Yapılacaklar:
(a) Yılbaşı gecesini anlatan yazının "Merak edip pencereden" ile "daha doğru olabilir." arasındaki bölümünü, ikisi de dahil olmak üzere, "babacan" yerine "cana yakın" koyarak yeniden yazın.
(b) Yılbaşı gecesini anlatan yazıyı son cümlesinden sonra sürdürün.

Seçilen metin:
——

• BIST 10045.74
  • Altın 2392.293
  • Dolar 32.3845
  • Euro 34.6065
  • İzmir 19 °C
  • Manisa 16 °C
  • Aydın 17 °C
  • Afyon 13 °C
  • Balıkesir 15 °C
  • Bursa 16 °C
  • Çanakkale 15 °C
  • Muğla 17 °C
  • Uşak 13 °C

Soysuzlar, Bölücüler Sahnede

Yaşar Eyice

SOYSUZLAR, BÖLÜCÜLER SAHNEDE

Yaşar EYİCE / Yeni Vizyon Gazetesi

Uykusuz bir gece geçirdim...
Birçok insanımız gibi, önceki yıllarda, hatta günlerde olduğu gibi ailecek yemeğimizi yedik, ekstradan ‘eğlencelik’ denilen çerezleri masamıza koyduk.
Televizyon izledik...
Saat 24.00’de sevdiklerimizi düşündük, hediyelerimizi paylaştık, dostlarımıza iyi niyet dileklerimizi ilettik.
Bizim kutlamamız böyle idi...
Saat 01.00’den sonra bizimle birlikte yeni yıla girenlerle ayrıldık.
Daha doğrusu yolcu ederken, birden bekçi düdüğü sesleri duyduk?
Israrlı bir şekilde öttürülüyordu.
Merak edip pencereden dışarıya baktığımızda, yağmur altında, misafirlikten evlerine dönen birkaç kişiyi gördük.
‘Herhalde çocuklar düdük çalıyor!’ dedik.

*- Bekçi düdüğü gibi

Eskiden bu ses ‘bekçi düdüğü’ olarak adlandırılıyordu.
Sokaklarımızı sabaha kadar gezen ve asayişi sağlayan babacan insanlardı, bu bekçiler...
Sonra kaldırıldılar...
Az miktarda kalanları ise şimdi çoğunun kapatılacağı açıklanan karakollarda görevlendirildiler.
Bu nedenle belli yaşta olanlar ‘bekçi düdüğünden’ anlatmak istediğimi çıkarmıştır.
Ama gençler için ‘hakem düdüğü’ demek daha doğru olabilir.
Tam misafirleri geçirdik ki, bu kez siren sesleri ile irkildik...
İlerideki ana caddeden arka arkaya araçlar geçiyordu...
Ne oluyordu?
Herhalde bir trafik kazası olmuştu!
Başka ne olabilirdi?

——

Veri satırları:
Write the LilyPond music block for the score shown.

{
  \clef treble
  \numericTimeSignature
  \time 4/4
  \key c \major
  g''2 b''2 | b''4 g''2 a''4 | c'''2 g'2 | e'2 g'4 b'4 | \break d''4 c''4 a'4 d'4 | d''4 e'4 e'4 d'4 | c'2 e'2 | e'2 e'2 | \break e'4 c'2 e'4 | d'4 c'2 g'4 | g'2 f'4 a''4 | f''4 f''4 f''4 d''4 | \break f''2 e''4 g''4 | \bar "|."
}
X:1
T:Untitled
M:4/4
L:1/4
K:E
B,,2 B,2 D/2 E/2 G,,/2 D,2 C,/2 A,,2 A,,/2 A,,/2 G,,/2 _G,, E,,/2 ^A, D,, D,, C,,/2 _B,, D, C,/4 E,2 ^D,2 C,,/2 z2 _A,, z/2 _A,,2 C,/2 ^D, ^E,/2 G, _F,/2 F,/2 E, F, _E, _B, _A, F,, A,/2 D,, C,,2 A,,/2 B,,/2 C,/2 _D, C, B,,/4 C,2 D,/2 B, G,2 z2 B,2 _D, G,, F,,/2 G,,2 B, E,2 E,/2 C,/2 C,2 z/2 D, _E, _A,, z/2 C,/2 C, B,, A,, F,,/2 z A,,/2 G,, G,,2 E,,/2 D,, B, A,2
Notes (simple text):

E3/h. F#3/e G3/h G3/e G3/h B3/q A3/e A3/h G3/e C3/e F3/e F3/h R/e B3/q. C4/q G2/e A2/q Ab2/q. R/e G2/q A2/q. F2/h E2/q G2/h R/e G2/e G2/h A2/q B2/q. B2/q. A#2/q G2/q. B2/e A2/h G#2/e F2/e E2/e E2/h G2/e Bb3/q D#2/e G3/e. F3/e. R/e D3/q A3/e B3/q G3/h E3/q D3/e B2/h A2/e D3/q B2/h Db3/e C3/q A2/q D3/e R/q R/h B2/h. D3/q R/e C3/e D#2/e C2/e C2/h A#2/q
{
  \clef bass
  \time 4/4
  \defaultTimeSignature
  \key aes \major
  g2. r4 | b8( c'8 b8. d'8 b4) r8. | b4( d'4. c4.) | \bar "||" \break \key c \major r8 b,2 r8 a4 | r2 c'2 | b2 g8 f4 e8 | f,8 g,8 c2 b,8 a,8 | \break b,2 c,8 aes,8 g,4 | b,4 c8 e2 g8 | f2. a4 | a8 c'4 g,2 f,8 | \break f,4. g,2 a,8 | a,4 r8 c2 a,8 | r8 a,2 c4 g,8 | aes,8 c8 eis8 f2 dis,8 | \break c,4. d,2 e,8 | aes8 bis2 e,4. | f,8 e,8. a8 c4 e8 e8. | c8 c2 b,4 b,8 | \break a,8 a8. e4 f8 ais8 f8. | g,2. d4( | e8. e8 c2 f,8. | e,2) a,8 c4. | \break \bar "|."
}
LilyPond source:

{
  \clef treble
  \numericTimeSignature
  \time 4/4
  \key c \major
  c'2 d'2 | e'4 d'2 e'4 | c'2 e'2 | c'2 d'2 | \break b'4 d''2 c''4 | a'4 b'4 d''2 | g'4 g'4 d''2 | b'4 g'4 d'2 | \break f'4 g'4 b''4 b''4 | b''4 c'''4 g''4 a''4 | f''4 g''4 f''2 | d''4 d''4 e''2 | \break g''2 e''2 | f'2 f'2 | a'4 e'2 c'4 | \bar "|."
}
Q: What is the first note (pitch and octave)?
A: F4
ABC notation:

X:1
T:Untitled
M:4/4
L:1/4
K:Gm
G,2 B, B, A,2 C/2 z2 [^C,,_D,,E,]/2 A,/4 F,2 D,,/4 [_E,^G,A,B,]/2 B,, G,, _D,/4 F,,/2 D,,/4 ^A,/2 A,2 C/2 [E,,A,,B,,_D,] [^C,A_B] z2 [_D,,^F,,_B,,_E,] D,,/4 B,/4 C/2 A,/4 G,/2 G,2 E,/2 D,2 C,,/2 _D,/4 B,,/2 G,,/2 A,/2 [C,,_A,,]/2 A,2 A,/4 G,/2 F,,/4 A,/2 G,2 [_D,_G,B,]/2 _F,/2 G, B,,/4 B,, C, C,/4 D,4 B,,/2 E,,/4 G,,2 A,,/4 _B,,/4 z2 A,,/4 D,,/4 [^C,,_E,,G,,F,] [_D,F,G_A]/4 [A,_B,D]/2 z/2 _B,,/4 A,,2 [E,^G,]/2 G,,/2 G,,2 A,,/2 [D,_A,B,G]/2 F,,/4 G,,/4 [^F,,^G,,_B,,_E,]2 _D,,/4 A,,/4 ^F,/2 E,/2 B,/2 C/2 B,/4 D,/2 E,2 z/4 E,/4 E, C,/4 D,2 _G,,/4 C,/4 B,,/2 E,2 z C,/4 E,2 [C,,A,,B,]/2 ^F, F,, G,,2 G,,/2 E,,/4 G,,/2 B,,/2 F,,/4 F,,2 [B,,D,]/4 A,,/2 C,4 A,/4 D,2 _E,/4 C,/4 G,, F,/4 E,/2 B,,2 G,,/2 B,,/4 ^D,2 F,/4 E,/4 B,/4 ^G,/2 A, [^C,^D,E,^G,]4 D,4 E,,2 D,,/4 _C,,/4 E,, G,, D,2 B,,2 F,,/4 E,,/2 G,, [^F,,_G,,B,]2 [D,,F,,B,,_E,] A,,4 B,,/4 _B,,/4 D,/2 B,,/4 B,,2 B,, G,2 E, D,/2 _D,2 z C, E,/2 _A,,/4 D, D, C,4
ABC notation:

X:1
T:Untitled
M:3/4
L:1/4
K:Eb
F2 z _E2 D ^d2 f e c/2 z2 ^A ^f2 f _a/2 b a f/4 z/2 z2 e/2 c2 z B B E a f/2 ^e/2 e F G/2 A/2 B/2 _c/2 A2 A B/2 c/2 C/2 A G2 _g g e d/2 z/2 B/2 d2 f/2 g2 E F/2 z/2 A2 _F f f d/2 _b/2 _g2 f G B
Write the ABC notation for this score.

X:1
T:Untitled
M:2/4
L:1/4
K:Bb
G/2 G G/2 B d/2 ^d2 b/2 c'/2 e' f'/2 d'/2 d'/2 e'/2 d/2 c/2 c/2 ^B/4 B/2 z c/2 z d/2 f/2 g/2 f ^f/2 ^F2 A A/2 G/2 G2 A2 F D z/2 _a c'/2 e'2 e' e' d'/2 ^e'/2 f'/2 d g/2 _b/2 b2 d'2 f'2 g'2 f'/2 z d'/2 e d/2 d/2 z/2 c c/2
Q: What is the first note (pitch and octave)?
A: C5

——

Yanıtlar:
(a)
Merak edip pencereden dışarıya baktığımızda, yağmur altında, misafirlikten evlerine dönen birkaç kişiyi gördük.
‘Herhalde çocuklar düdük çalıyor!’ dedik.

*- Bekçi düdüğü gibi

Eskiden bu ses ‘bekçi düdüğü’ olarak adlandırılıyordu.
Sokaklarımızı sabaha kadar gezen ve asayişi sağlayan cana yakın insanlardı, bu bekçiler...
Sonra kaldırıldılar...
Az miktarda kalanları ise şimdi çoğunun kapatılacağı açıklanan karakollarda görevlendirildiler.
Bu nedenle belli yaşta olanlar ‘bekçi düdüğünden’ anlatmak istediğimi çıkarmıştır.
Ama gençler için ‘hakem düdüğü’ demek daha doğru olabilir.

(b)
Baltalimanı ya da İstinye Devlet Hastanesi acil servisine gidiyorlardı...
Ama yukarıdan, Boğazı gören pencereden baktığımızda siren çalarak, kırmızı – mavi ışıldakları ile resmi araçlar Bebek Değil, Kuruçeşme- Ortaköy yönüne gidiyorlardı...
Kapımızı penceremizi kapattık, yatmak için hazırlığımızı yaptık.
Son bir kez Televizyonda kanalları dolaşırken, ‘Son Dakika’ haberlerini duyduk...

*- Katliam yapılmıştı!

İstanbul’un önemli bir eğlence mekânına birileri saldırmıştı...
TRT’nin dışında tüm haber kanalları ‘katliam’ haberini duyuruyordu...
Olay kuşbakışı bir kilometre kadar ilerimizde olmuştu...
Son dört yıldır büyük bir tesadüf eseri Yılbaşı Geceleri İstanbul Beşiktaş’ta bulunuyordum.
Ve her yıl saat 24.00’ten sonra araçlarımıza binip, Boğaz turu atıyorduk.
İlk iki yıl Çırağan’daki evimizden, son iki yıl ise Arnavutköy’deki evimizden çıkıp; Bebek, Arnavutköy, Kuruçeşme, Ortaköy, Taksim ve Nişantaşı turu atıyor, insanların coşkusunu izliyorduk.
Bu yıl ise, gerek soğuk gerekse başka nedenlerle insanların evlerinden çıkmadıkları haberi geldiği ve içimizden gelmediği için bu turu iptal ettik.

*- Orada olabilirdik

Önce Vali, sonra Bakanlar açıklama yaptılar:
İlk resmi açıklamada Vali, olayın terör saldırısı olduğun ve kapı görevlisi bir polisimiz ile 35 kişinin şehit olduğunu söyledi.
Ünlü gece kulübünün adı da Raine idi...
Seçkin kişilerin alındığı bir mekân...
Yılbaşı eğlenceleri için 700-800 konuğu vardı.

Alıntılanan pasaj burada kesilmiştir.